Anyway – I boarded the Putra LRT and arrived at Sentral Station. Walked quite a distance under the sweltering heat and what greeted me were the throngs of people mingling nearby the temple. The Brickfields temple is of Sri Lankan origin and was built in 1894. It is over a hundred years old today.

The bright lights add a festive air
The bright lights add a festive air

So what is Wesak? Wesak or Vishaka is the celebration of The Lord Buddha’s birthday, the day he attained Nibbana (Nibanna is Pali, whilst Nirvana is Sanskrit), and the day he died. Yes – three auspicious occasions on the same day.

Inside the Brickfields Temple (the correct name would be Mahavihara or “grand hall” in Sanskrit), there is a big statue of the Buddha. There is also a meditation hall, where I practised meditation for nearly 10 years. Tonight – crowds of people gathered in queues donating money to light oil lamps. What they do is to write their names of a sticker paper and donate RM20.00. The money then will be channeled towards either charitable organisations or used for renovating the temple.

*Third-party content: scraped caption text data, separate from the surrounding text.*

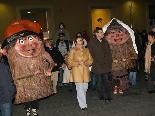 Cercavila amb el tió i la soca i encesa dels llums de Nadal a Ripoll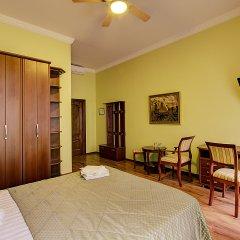 Клуб-Отель Питерская комната для гостей фото 8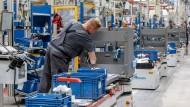 Mitarbeiter fertigen im Jungheinrich Werk Norderstedt in Hamburg Gabelstapler auf einer von fünf Produktionslinien.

The Mahavihara or "grand hall" at the Brickfields Buddhist temple
The Mahavihara or “grand hall” at the Brickfields Buddhist temple

There are also people queueing up to be blessed by the monks. These monks will sit on a platform and use flowers (usually Chrysanthemum) to dip into ‘holy’ water and then sprinkle on the crowd. Apparently – this act will ‘bless’ the people.

Most of the people there are Chinese. There are a lot of Indians and some foreign tourists too. Then there are devotees who sacrifice their time for voluntary efforts like cooking, cutting vegetables, serving water to the crowd and yes- selling books and other items to collect money for charity. I see this as a good way to see old friends and yet do DANA (Dana is a Pali word for meritorious deed).

I must clarify here that Pali was the language used by the Buddha. Sanskrit was the language where most of the Buddha’s teachings were translated into.

Dragon dance at the Temple
Dragon dance at the Temple
Lighting oil lamps on Wesak
Lighting oil lamps on Wesak

Midway through the night – a dragon dance troupe walked into the temple complete with gongs and cymbals. Legend has it that when the Lord Buddha was meditating under the Bodhi Tree, a storm came up. To protect the Lord Buddha, the Naga King (Serpent King) decided to spread its hood over the Buddha.

To all Buddhists, I wish you a Happy Wesak and may you be well and happy always!